Ryuuk Ryuuk
2183
BLOG

"Bóg istnieje", czyli anatomia kłamstwa

Ryuuk Ryuuk Rozmaitości Obserwuj notkę 4

Czy można wydać książkę podpisaną sławnym nazwiskiem, a rzeczywistości napisaną przez kogoś zupełnie innego? Oczywiście, ghost writerów jest cała masa, są nawet ghost writerzy dla ghost writerów:) Nie jest to zbyt ładne, jednak jest niestety powszechne. Najgorzej jednak jest, gdy poglądy w nich przedstawiane są całkowicie sprzeczne z wcześniej głoszonym przez autora. Są to poważne nadużycia lub wręcz wstrętne oszustwa, ze wszech miar godne pogardy.

Wydawnictwo Fronda w 2010 roku wydało „Bóg nie istnieje. Dlaczego najsłynniejszy ateista zmienił swój światopogląd?”, książkę rzekomo napisaną przez angielskiego filozofa Antony Flew’a. W niej to Flew wyjaśnia, dlaczego porzucił światopogląd ateistyczny i opowiedział się za deizmem.

Książka, w której Antony Flew uroczyście obwieszcza swoją wiarę w Boga, w rzeczywistości nigdy nie została przez niego napisana. Tego jawnego oszustwa dopuściło się dwóch ewangelikańskich autorów, Roy Abraham Varghese i Bob Hoster. Antony Flew od dłuższego czasu cierpiał na chorobę Alzcheimera i na zaniki pamięci, a jedyną jego wypowiedzią o przedstawionym mu manuskrypcie było stwierdzenie „nie widzę tu niczego złego". W wyjątkowo podły sposób wykorzystano fatalny stan zdrowia staruszka.

Ten zwyczaj ma już wielowiekową tradycję. Sam cesarz Konstantym Wielki miał się ochrzcić na łożu śmierci, co uczyniło z niego chrześcijańskiego władcę. Być może pokropiono bełkoczącego w malignie cesarza lub jego stygnące zwłoki, ale świadomy chrzest Konstantyna jest brednią.

Symmachiańskie fałszerstwo, donacja Konstantyna, Dekretały Pseudo-Izydora, Acta Pilati, to sławne chrześcijańskie fałszerstwa nie mające sobie równych, jeśli chodzi o rozmach, bezczelność i korzyści jakie przyniosły ich autorom. Wśród tych perełek jest też cała masa drobnych fałszerstw. Dawniej dokonywali je posłuszni zakonni skrybowie, dzisiaj robi się to już bardziej sprawnie. Jak widać tradycja wciąż istnieje.
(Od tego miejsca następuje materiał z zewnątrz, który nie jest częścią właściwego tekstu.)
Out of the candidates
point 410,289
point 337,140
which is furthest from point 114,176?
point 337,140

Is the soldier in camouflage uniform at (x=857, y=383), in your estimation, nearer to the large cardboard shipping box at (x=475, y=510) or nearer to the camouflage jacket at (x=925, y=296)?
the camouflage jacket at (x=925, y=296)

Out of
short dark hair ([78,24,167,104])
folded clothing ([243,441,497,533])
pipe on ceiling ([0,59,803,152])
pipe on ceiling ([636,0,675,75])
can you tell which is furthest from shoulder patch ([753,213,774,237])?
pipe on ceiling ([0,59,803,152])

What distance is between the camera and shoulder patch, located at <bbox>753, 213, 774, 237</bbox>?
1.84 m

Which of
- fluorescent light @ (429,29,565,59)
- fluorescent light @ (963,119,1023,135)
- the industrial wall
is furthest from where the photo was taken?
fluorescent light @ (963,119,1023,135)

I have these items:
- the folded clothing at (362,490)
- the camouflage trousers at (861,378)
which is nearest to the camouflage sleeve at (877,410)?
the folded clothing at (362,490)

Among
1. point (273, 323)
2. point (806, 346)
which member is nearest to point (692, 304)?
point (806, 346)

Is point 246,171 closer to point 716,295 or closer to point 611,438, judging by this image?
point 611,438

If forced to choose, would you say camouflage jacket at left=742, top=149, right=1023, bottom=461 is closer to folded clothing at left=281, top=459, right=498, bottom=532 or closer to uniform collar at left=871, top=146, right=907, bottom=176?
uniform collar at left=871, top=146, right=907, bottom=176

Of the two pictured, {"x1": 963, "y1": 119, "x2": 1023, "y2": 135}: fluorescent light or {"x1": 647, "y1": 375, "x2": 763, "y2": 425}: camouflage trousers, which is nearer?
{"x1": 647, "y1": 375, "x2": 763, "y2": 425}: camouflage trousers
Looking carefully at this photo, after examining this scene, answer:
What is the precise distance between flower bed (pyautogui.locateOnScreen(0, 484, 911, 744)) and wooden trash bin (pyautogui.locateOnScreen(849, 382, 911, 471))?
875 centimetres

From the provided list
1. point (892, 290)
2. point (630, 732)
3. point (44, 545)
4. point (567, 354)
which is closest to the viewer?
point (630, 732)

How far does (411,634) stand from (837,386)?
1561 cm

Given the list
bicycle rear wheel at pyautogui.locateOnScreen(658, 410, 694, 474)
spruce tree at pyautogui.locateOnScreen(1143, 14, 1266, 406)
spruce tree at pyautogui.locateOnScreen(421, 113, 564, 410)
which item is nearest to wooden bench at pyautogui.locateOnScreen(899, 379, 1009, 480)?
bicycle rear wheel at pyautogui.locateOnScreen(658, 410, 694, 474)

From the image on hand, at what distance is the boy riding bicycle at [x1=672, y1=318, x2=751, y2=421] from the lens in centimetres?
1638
Czy autorzy polskiej edycji tej książki wiedzieli o tym, że autorstwo Flew’a budzi poważne wątpliwości? Może ich to zwyczajnie nie interesowało?

Sam Antony Flew był tak naprawdę niezbyt znanym (w naszym kraju) filozofem i popularyzatorem światopoglądu ateistycznego (z pewnością bez porównania z takim np. Dawkinsem). Wydanie tej fałszywki, przypisującej mu nawrócenie, niewiele wpłynęło na jego popularność. Sama książka również nie wywołała wielkiego poruszenia, może poza forami internetowymi, gdzie radośnie ogłaszano jak to jeden ze sławnych ateistów się nawrócił …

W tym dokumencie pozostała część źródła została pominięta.